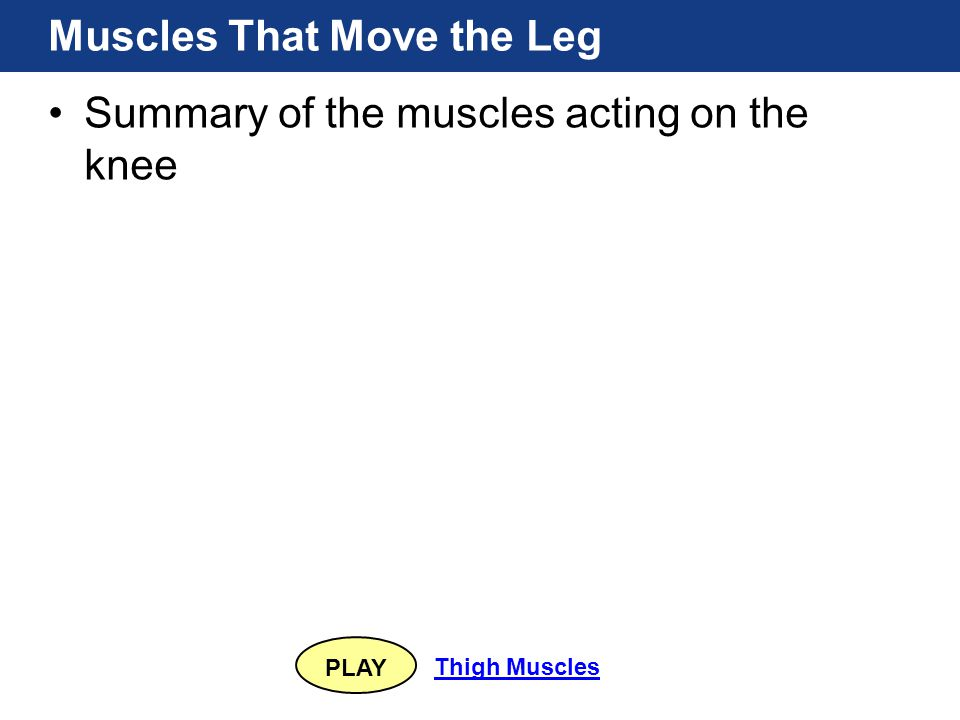 PLAY Thigh Muscles Muscles That Move the Leg Summary of the muscles acting on the knee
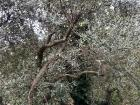 When you look closer, you can see the olives growing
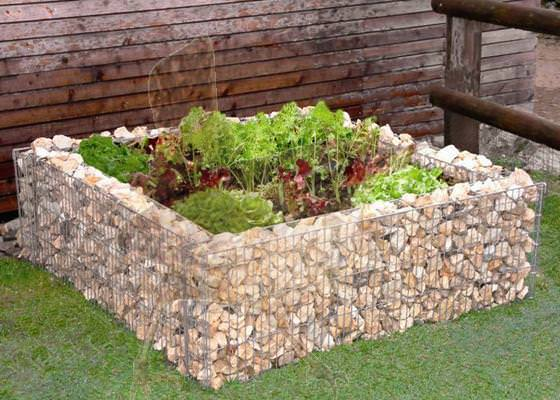 gabion raised bed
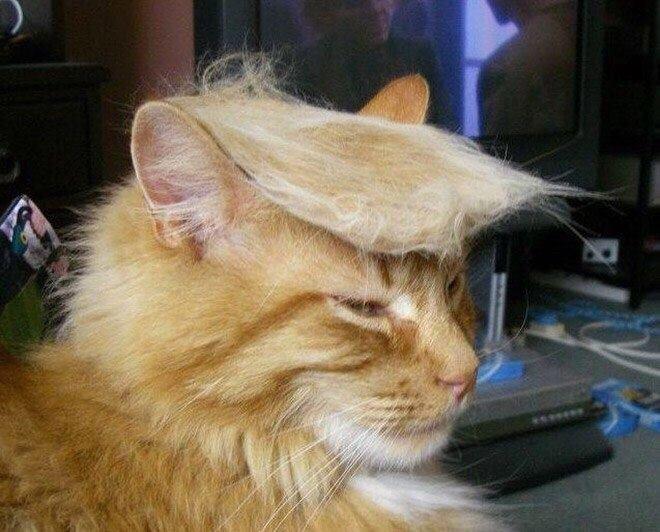 В США сбылась мечта российских избирателей. Посмотреть, что будет, если избрать президентом - Жириновского.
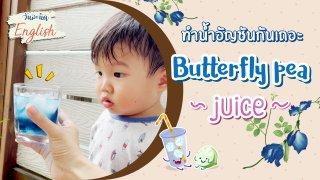 ทำน้ำอัญชันกันเถอะ (Butterfly pea juice)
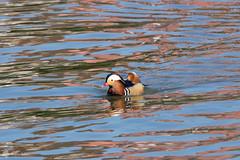 Canard mandarin Aix galericulata - Mandarin Duck.jpg - Photo of Villevallier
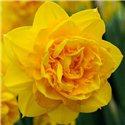 Нарцисс махровый Heamoor 1 луковица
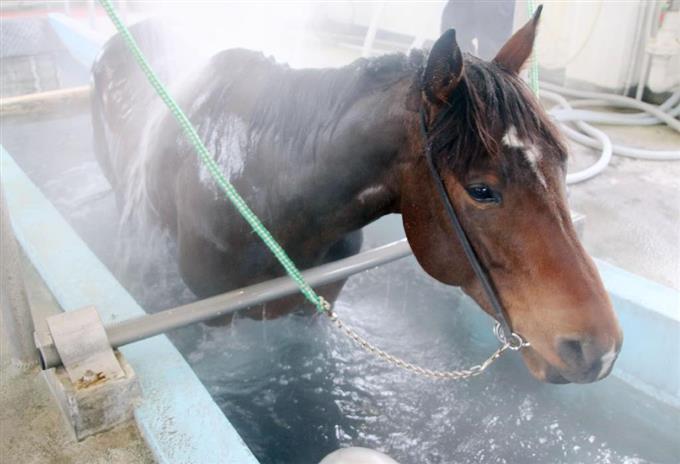 「競走馬 温泉」の画像検索結果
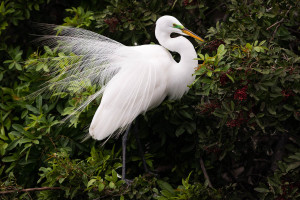 Great Egret - Venice Rookery FL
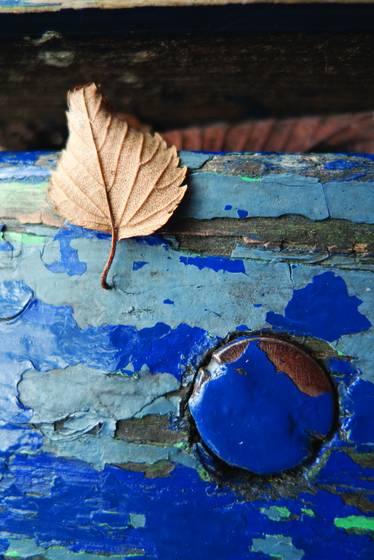 Blue fall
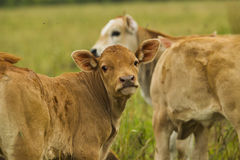 Kühe und Kälber in der Weide Lizenzfreie Stockfotos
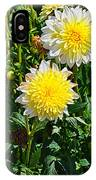 Pasadoble Dahlia IPhone Case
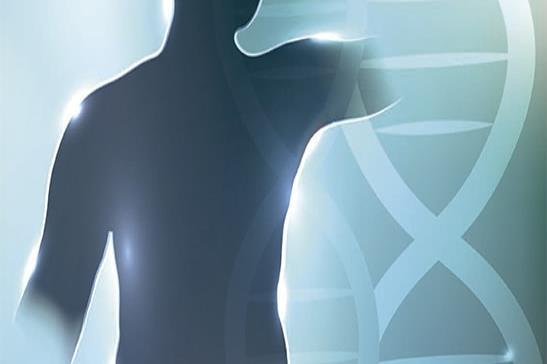 Genética y diabetes mellitus tipo 2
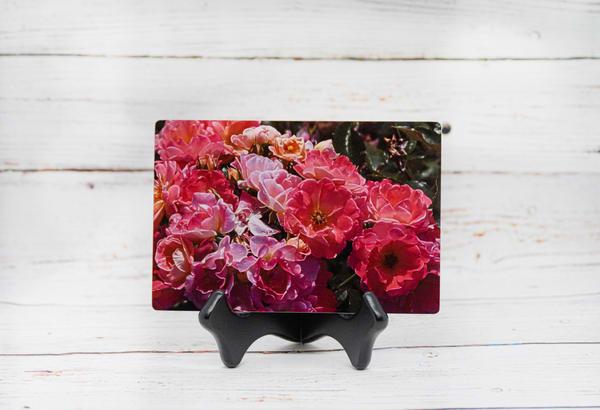 Carnation Metal Print   draphotography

━━━━

The records shown above are to be repeated exactly, with the pictures left out.

RESPONSE AREA ▸
 PLAY Thigh Muscles Muscles That Move the Leg Summary of the muscles acting on the knee
 When you look closer, you can see the olives growing
 gabion raised bed
 В США сбылась мечта российских избирателей. Посмотреть, что будет, если избрать президентом - Жириновского.
 ทำน้ำอัญชันกันเถอะ (Butterfly pea juice)
 Canard mandarin Aix galericulata - Mandarin Duck.jpg - Photo of Villevallier
 Нарцисс махровый Heamoor 1 луковица
 「競走馬 温泉」の画像検索結果
 Great Egret - Venice Rookery FL
 Blue fall
 Kühe und Kälber in der Weide Lizenzfreie Stockfotos
 Pasadoble Dahlia IPhone Case
 Genética y diabetes mellitus tipo 2
 Carnation Metal Print   draphotography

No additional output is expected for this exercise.